Effects of bariatric surgery on morbidity and mortality in severe obesity

Int J Evid Based Healthc. 2009 Mar;7(1):43-8. doi: 10.1111/j.1744-1609.2009.00123.x.


Background Obesity is associated with premature mortality, particularly when very severe and/or complicated by significant co-morbidities such as diabetes mellitus, cardiovascular and respiratory disease. Conventional management of obesity, namely diet, exercise, behavioural modification and pharmacotherapy has limited and poorly sustained effects on weight loss and uncertain benefits for survival. Objectives We aimed to review the literature in to determine whether bariatric surgery for morbid obesity prolongs life. Search Strategy A Search was conducted of data bases including Medline, Cochrane library, and Science Direct. Results Bariatric surgery produces significant and sustained weight loss. Greater weight loss occurs with procedures that have both a restrictive and malabsorptive component.
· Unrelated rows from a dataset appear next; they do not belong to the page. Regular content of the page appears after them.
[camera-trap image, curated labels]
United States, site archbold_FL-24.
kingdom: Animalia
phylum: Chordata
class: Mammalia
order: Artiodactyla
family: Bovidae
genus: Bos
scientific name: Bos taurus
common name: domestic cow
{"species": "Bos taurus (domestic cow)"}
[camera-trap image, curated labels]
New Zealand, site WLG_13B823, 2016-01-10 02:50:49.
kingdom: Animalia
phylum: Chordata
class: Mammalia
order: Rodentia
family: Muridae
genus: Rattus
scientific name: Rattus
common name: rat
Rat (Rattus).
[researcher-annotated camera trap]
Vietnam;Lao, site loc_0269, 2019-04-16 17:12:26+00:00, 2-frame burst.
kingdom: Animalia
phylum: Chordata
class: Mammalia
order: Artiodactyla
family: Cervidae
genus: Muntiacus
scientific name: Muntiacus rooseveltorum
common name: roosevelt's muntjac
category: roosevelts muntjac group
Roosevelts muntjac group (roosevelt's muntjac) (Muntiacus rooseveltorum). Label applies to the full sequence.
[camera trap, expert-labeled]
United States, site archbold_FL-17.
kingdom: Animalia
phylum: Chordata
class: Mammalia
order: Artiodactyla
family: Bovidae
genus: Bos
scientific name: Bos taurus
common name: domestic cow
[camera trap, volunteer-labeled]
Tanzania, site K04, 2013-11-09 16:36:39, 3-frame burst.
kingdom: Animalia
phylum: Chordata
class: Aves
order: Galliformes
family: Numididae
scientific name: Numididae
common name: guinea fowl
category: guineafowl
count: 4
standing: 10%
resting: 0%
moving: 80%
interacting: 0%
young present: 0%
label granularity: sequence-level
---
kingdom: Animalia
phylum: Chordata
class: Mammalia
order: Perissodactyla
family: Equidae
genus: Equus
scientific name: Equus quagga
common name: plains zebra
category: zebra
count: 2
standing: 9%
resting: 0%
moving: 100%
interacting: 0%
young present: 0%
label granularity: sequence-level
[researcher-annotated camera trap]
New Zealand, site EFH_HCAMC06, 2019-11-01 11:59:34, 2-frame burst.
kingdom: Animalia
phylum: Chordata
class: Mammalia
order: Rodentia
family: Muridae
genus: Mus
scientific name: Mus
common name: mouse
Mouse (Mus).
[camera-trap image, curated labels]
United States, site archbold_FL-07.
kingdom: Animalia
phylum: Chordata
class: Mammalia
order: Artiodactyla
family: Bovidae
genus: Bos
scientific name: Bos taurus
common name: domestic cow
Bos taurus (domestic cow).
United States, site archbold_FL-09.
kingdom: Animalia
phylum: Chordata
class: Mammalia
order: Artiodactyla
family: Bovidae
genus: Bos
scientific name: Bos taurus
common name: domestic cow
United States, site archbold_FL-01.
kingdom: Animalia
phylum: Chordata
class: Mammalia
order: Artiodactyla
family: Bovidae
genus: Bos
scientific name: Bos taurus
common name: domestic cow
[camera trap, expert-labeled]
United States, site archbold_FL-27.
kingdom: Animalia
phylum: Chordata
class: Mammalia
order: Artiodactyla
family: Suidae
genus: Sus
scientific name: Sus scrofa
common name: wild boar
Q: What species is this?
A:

In addition to resolution of, or at least improvement in co-morbidities and enhanced quality of life, six studies provide compelling evidence that bariatric surgery significantly prolongs life, an effect which is most marked in diabetics and predominantly attributable to reductions in death due to cardiovascular causes and cancer. Conclusion Taken together, the cost, quality of life, and survival benefits provide a compelling argument for the provision of bariatric surgery as a management strategy of choice for severe obesity, particularly when associated with diabetes mellitus, or other factors conferring a significant cardiovascular risk. The optimal procedure and strategy for patient selection remains to be determined.